18 Explaining Models and Predictions

In Section 1.2, we outlined a taxonomy of models and suggested that models typically are built as one or more of descriptive, inferential, or predictive. We suggested that model performance, as measured by appropriate metrics (like RMSE for regression or area under the ROC curve for classification), can be important for all modeling applications. Similarly, model explanations, answering why a model makes the predictions it does, can be important whether the purpose of your model is largely descriptive, to test a hypothesis, or to make a prediction. Answering the question “why?” allows modeling practitioners to understand which features were important in predictions and even how model predictions would change under different values for the features. This chapter covers how to ask a model why it makes the predictions it does.

For some models, like linear regression, it is usually clear how to explain why the model makes its predictions. The structure of a linear model contains coefficients for each predictor that are typically straightforward to interpret. For other models, like random forests that can capture nonlinear behavior by design, it is less transparent how to explain the model’s predictions from only the structure of the model itself. Instead, we can apply model explainer algorithms to generate understanding of predictions.

There are two types of model explanations, global and local. Global model explanations provide an overall understanding aggregated over a whole set of observations; local model explanations provide information about a prediction for a single observation.

18.1 Software for Model Explanations

The tidymodels framework does not itself contain software for model explanations. Instead, models trained and evaluated with tidymodels can be explained with other, supplementary software in R packages such as lime, vip, and DALEX. We often choose:

vip functions when we want to use model-based methods that take advantage of model structure (and are often faster)
DALEX functions when we want to use model-agnostic methods that can be applied to any model

In Chapters 10 and 11, we trained and compared several models to predict the price of homes in Ames, IA, including a linear model with interactions and a random forest model, with results shown in Figure 18.1.

Comparing predicted prices for a linear model with interactions and a random forest model. The random forest results in more accurate predictions.

» **Collected data**:
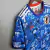 camisa-japao-anime-2021-21/22-animes-desenho-azul-vermelho-corea-japa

» **Directions**:
#1 Answer these questions about the chapter on explaining models:
(a) Which R packages does it name as supplementary software for model explanations?
(b) What do local model explanations provide?
(c) In the comparison of predicted home prices, which model gives more accurate predictions?
#2 Reproduce everything in the chapter on explaining models from "In Chapters 10" down to "more accurate predictions.".
#3 Put this sentence from the chapter on explaining models into Spanish: "There are two types of model explanations, global and local."
The listing has no role in any of this work.

» **Results by task**:
#1
(a) lime, vip, and DALEX
(b) Information about a prediction for a single observation
(c) The random forest model

#2
In Chapters 10 and 11, we trained and compared several models to predict the price of homes in Ames, IA, including a linear model with interactions and a random forest model, with results shown in Figure 18.1.

Comparing predicted prices for a linear model with interactions and a random forest model. The random forest results in more accurate predictions.

#3 Hay dos tipos de explicaciones de modelos, globales y locales.